Fragmento seleccionado
════════════════

La entrada en vigor de la obligatoriedad de llevar la baliza V16 en cada vehículo ha generado una gran incertidumbre entre los conductores españoles, que han recibido mensajes contradictorios respecto a las posibles multas a las que se arriesgan y, sin embargo, han tenido que hacer un importante desembolso para adquirir estos dispositivos. Sin embargo, este debate se ha trasladado también al ámbito jurídico. Precisamente, a finales de febrero la Comisión Europea recordaba que los Estados deben notificar cualquier proyecto de reglamento técnico antes de su adopción. Esto mismo es lo que sostienen desde la consultora Pyramid Consulting, que defiende que "la obligación de utilizar la baliza V16 conectada a partir de 2026 abre un nuevo frente jurídico en el ámbito europeo".
Debate jurídico
En un comunicado, Pyramid explica que "la sustitución definitiva de los triángulos de emergencia por la baliza V16 conectada ha sido presentada como un avance en seguridad vial" y sostienen que, sin embargo, el foco del debate jurídico no está tanto en la conveniencia del dispositivo como en la forma en que se han impuesto sus requisitos técnicos obligatorios". Precisamente, Pyramid explica que "el núcleo de la discusión se encuentra en la Directiva (UE) 2015/1535, una norma comunitaria que obliga a los Estados miembros a notificar previamente a la Comisión Europea cualquier proyecto de reglamentación técnica que pueda afectar al mercado interior".
Lo cierto es que, como subraya la consultora, en esta Directiva, que pretende evitar que se introduzcan obstáculos técnicos unilaterales que limiten la libre circulación de mercancías, se considera que es una reglamentación técnica "cualquier disposición que establezca especificaciones obligatorias para la comercialización o uso de un producto en el territorio nacional". Así, enfatizan que "no es necesario que exista una prohibición expresa de otros dispositivos: basta con que se impongan características técnicas concretas cuyo cumplimiento sea obligatorio".

════════════════

Material presentado
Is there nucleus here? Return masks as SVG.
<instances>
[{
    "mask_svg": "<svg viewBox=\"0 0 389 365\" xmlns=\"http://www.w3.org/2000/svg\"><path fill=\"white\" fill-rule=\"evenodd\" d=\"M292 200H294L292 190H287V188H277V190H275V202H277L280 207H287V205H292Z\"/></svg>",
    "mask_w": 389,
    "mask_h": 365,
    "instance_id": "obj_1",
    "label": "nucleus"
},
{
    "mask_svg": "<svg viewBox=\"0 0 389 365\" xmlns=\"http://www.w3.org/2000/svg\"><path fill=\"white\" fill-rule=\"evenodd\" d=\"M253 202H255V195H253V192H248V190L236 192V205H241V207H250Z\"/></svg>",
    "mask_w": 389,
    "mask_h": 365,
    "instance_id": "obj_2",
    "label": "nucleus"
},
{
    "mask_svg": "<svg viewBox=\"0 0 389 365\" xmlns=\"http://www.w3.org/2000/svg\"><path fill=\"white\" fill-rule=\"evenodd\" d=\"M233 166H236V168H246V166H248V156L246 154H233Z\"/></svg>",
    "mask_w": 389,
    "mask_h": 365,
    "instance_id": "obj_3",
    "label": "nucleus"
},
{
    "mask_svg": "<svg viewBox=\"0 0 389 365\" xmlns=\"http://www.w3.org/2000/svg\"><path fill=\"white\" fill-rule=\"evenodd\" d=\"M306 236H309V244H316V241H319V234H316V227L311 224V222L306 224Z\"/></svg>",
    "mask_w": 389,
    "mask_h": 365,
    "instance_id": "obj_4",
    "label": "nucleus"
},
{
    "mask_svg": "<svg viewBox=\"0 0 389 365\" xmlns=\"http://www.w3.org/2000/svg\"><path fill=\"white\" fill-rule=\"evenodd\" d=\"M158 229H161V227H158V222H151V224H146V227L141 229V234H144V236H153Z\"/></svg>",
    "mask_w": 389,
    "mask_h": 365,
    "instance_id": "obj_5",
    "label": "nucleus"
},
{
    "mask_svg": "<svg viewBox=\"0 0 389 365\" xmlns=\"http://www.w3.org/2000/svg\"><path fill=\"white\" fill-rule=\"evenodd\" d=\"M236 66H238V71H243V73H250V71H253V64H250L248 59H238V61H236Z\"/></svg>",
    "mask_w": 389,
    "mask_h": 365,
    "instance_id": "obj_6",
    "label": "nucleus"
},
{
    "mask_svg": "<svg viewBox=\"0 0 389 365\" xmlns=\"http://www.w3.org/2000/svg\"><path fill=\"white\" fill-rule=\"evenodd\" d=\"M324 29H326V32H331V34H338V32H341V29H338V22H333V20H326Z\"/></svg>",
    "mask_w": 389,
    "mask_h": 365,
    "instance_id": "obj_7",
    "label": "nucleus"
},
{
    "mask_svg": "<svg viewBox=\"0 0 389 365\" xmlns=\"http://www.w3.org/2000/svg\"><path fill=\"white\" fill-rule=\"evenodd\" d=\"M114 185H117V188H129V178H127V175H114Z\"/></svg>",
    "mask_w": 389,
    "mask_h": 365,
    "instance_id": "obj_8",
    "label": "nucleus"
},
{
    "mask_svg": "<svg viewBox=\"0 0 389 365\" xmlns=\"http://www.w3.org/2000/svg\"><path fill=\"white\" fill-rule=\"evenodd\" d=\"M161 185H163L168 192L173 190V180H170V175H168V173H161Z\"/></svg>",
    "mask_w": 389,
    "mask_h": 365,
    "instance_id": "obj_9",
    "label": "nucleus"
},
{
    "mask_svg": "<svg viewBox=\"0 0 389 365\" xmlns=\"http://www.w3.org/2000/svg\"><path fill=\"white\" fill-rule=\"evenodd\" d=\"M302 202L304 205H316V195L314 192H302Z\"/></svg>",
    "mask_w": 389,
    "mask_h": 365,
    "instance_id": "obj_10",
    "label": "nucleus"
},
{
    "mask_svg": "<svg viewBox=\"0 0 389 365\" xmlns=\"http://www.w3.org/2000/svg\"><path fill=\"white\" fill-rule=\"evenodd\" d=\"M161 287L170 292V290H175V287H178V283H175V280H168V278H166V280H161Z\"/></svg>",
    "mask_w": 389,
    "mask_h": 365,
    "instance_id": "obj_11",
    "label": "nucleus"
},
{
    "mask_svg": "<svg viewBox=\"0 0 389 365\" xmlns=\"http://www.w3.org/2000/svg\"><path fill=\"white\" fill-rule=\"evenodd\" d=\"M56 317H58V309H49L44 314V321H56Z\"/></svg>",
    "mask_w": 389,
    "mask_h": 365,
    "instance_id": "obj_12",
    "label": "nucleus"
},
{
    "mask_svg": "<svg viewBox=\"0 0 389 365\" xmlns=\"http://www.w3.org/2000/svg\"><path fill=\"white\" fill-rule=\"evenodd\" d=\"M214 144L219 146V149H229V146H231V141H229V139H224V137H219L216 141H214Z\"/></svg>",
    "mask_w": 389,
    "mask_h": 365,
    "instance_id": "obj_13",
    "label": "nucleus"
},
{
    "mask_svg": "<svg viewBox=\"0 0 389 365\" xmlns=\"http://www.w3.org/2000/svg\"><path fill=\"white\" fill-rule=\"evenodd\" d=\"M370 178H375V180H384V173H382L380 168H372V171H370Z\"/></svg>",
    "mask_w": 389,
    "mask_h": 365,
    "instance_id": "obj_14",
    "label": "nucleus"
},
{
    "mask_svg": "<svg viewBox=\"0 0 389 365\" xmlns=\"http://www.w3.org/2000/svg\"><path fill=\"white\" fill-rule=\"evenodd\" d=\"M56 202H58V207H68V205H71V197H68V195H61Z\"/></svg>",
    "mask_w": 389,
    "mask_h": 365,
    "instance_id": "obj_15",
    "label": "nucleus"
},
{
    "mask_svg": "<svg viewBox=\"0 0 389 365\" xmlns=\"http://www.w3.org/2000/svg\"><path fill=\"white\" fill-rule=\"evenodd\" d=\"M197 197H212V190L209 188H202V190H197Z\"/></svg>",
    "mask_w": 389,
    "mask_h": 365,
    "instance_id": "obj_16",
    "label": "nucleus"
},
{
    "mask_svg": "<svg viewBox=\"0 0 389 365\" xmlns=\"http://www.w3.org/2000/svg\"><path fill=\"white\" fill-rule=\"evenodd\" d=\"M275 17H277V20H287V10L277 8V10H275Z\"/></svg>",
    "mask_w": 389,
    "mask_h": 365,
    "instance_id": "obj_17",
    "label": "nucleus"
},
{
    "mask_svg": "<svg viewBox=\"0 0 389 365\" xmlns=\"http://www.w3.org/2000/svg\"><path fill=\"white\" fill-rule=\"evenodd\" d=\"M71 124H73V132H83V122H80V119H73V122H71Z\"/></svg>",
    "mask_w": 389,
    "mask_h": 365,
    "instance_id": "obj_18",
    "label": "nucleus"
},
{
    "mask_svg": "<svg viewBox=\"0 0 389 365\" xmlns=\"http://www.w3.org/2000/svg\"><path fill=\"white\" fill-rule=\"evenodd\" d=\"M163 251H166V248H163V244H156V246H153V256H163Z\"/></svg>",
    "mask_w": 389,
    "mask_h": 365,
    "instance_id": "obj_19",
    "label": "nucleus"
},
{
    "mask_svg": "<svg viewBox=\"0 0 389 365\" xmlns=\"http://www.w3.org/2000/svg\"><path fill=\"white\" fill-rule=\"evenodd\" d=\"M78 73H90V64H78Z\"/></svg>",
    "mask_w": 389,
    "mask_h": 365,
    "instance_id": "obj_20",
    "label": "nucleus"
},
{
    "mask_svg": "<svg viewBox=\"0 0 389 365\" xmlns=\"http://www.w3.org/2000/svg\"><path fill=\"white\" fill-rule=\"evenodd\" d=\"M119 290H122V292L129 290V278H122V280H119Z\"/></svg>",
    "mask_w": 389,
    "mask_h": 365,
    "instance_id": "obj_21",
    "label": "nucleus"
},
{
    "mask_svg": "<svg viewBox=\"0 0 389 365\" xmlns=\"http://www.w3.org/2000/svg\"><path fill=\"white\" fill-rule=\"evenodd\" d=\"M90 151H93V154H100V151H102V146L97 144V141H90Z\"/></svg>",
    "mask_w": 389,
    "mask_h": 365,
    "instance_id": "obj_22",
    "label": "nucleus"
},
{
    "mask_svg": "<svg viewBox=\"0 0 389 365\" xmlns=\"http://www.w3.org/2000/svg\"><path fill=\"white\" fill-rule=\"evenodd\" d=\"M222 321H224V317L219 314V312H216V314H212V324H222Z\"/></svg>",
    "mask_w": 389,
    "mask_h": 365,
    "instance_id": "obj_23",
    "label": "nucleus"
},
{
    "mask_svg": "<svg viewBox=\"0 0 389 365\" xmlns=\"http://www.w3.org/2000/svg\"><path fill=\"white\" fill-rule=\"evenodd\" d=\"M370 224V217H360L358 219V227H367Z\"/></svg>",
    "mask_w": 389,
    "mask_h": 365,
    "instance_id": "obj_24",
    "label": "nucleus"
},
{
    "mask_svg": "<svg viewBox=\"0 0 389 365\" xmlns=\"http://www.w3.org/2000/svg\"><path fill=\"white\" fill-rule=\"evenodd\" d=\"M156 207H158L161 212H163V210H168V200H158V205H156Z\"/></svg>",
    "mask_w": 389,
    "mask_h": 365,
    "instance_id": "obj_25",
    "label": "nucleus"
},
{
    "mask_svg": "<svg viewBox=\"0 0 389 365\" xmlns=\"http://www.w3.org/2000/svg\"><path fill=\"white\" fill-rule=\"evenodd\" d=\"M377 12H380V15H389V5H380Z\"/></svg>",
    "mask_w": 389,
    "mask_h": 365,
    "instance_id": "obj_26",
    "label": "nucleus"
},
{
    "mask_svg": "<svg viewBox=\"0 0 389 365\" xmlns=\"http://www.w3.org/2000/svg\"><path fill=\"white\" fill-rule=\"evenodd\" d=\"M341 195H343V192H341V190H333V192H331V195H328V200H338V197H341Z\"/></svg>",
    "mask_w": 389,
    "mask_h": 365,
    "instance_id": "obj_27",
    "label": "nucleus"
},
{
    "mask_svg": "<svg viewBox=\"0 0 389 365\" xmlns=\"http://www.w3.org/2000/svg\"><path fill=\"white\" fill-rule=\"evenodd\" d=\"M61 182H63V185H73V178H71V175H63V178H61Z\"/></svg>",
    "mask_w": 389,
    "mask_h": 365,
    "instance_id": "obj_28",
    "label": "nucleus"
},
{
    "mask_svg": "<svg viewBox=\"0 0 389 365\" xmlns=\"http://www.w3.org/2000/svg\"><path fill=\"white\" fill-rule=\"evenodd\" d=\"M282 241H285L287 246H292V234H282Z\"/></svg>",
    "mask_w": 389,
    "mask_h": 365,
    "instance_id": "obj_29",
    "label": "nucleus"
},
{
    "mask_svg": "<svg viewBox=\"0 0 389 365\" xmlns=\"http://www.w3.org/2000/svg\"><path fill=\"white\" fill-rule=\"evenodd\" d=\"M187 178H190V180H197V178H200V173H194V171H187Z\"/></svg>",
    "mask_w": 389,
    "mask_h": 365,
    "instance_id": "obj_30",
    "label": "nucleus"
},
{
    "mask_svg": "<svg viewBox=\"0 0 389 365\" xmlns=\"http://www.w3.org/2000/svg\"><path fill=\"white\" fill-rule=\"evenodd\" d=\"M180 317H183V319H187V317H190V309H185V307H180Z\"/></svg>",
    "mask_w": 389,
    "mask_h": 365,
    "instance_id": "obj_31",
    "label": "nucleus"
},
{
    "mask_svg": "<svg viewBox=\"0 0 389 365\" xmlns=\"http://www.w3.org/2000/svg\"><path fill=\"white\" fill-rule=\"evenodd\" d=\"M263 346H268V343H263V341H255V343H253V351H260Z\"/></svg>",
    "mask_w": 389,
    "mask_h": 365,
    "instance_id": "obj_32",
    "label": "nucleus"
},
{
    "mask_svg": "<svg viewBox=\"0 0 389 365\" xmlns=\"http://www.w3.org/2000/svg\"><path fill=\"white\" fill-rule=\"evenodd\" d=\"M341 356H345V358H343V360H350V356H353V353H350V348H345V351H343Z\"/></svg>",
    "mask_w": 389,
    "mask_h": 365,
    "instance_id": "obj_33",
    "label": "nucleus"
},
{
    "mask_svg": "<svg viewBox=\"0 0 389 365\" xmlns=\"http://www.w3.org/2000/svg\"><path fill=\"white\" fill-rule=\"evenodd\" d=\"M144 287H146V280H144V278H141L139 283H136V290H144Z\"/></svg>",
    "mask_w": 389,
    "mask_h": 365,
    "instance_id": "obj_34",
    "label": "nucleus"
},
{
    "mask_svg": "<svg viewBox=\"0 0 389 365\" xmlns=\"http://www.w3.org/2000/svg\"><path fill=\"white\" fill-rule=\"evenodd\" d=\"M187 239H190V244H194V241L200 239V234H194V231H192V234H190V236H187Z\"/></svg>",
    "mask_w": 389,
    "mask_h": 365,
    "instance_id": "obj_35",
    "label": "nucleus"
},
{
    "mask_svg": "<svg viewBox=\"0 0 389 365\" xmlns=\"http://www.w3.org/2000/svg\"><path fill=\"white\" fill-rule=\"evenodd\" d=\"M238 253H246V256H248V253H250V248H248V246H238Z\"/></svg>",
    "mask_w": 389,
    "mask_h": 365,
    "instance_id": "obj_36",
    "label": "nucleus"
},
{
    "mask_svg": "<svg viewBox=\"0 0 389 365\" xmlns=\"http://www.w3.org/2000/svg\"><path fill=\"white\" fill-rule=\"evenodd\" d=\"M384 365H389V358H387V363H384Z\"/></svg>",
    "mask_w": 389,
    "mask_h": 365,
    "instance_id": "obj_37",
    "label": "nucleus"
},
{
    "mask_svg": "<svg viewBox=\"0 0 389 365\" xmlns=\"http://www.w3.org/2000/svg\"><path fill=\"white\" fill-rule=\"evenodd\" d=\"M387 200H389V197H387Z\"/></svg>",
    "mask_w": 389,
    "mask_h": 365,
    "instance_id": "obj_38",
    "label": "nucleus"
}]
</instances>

════════════════

Tareas por realizar
a – Según el texto sobre la baliza V16, ¿qué norma comunitaria sitúa Pyramid Consulting en el núcleo de la discusión?
b – Prosiga el texto sobre la baliza V16 a partir de su última frase.
Para resolver los ejercicios no hace falta consultar el material.

Respuestas
a – La Directiva (UE) 2015/1535.

b –
En este sentido, Pyramid sostiene que "el elemento controvertido no es únicamente la sustitución del triángulo por un sistema luminoso, sino la exigencia de determinadas especificaciones técnicas", señalando que "cuando el uso obligatorio queda vinculado a requisitos definidos a nivel nacional, puede configurarse una reglamentación técnica en el sentido del Derecho europeo". De esta forma, la Directiva establece "un sistema de control preventivo" según el cual "antes de aprobar la norma, el Estado debe comunicar el proyecto a la Comisión y abrir un periodo de examen durante el cual pueden formularse observaciones". Según la consultora, esto "no se trata de un trámite formal, sino de una garantía estructural del mercado interior".
Consecuencias legales
Con todo, Pyramid alerta de que existen posibles consecuencias jurídicas. "La jurisprudencia del Tribunal de Justicia de la Unión Europea ha establecido que el incumplimiento de la obligación de notificación no es una simple irregularidad formal", asevera la consultora, que incide en que "una reglamentación técnica que debió ser notificada y no lo fue puede resultar inaplicable frente a particulares". De hecho, Pyramid considera que "esta cuestión adquiere especial relevancia en el ámbito sancionador si las multas se fundamentan en requisitos técnicos cuya validez pueda verse cuestionada".
Asimismo, la empresa incide en que "la imposición de requisitos técnicos específicos podría constituir una medida de efecto equivalente a una restricción cuantitativa", algo que está prohibido por el Tratado de Funcionamiento de la Unión Europea para los casos en los que se considera que la normativa dificulta el acceso al mercado de otros dispositivos similares. De este modo, los expertos de la consultora consideran que "el debate no gira en torno a si la baliza mejora la seguridad vial, sino a si el procedimiento seguido respeta las garantías del Derecho de la Unión".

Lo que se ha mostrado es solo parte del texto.